Finally looking away from the two strangers, Jarrett glanced at his brother when he asked, “You sure about that?”
“Of course I am.”
Comforted by the truth he saw in that familiar face, Jarrett shifted his focus back to the strangers. “Tell me who you are.”
The skinnier of the two riders shifted in his saddle to place his hand a bit closer to his holstered weapon. “We,” he said, “are the men in charge of this for the time being. That makes you the folks who will listen to what we say and do what we tell you to do.”
Because Twitch needed so much encouragement, the horse was finely attuned to a complicated set of Jarrett’s movements. All it took was a little nudge to get the horse slowly walking toward the skinny rider.
“I don’t want any trouble,” Jarrett said.
“Good,” the skinny man replied. “Neither do we.”
Another nudge steered Twitch so the skinny rider was between Jarrett and the second stranger.
“If it’s money you’re after, I’ll give it to you,” Jarrett said to him.
Clearly the younger gunman was getting anxious. He pulled his reins one way and then another to keep a clear line of sight fixed on Jarrett. “Damn right you’ll give it to us,” he snapped. “You ain’t got a choice.”
Turning to shoot a warning glare at his partner, the skinny gunman barked, “Dave, I told you to shut the hell up and that’s what you’ll—”
The instant the gunman’s eyes were on Dave instead of him, Jarrett tapped a heel against Twitch’s side. The gelding lurched forward with a start, giving Jarrett a bit of added momentum as he straightened both legs in the stirrups to send him flying at the closest stranger. Jarrett stretched out both arms and grabbed whatever he could of the skinny man’s clothing. They collided in a tangle of flailing limbs.The other man’s saddle horn gouged Jarrett in the ribs and took the breath from his lungs.
The two of them couldn’t have struggled atop that horse’s back for long, but Jarrett felt each moment stretch into an eternity.

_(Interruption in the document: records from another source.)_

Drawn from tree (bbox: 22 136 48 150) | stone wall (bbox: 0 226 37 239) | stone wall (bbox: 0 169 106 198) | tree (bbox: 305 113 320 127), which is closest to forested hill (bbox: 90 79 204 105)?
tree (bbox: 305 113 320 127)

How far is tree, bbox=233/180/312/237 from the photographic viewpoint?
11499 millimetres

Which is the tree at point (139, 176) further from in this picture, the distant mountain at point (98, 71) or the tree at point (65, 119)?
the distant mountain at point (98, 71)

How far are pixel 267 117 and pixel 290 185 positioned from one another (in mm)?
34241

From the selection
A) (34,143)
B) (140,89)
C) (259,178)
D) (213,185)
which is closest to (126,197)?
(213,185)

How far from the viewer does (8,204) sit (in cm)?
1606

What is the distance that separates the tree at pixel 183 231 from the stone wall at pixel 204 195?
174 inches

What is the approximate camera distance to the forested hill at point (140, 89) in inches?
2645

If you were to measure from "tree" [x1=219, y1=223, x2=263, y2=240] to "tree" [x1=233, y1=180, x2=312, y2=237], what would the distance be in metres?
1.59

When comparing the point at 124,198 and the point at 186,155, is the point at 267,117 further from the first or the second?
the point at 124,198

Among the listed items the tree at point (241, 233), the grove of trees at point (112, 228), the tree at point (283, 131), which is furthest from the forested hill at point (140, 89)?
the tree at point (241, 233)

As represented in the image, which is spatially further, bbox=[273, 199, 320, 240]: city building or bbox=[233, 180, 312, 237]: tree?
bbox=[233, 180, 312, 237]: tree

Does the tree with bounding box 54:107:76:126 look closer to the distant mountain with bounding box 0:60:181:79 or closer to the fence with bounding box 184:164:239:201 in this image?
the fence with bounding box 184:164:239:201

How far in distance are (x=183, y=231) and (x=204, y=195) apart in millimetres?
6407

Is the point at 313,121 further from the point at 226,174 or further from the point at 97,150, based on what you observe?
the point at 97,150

He guessed he was lying sideways across the stranger’s saddle but couldn’t be absolutely certain. It was all he could do to hang on to the other man to keep him from getting to his gun and keep himself from falling off. Jarrett lost the second battle fairly quickly but managed to win the first by dragging the stranger down with him.
They landed hard on the ground. Jarrett hit first, but the other man didn’t drop on top of him because one of his feet was still caught in a stirrup. Scrambling to get his legs beneath him, Jarrett reached for his holster and flipped away the leather thong that had kept his Colt revolver from slipping out during the fall.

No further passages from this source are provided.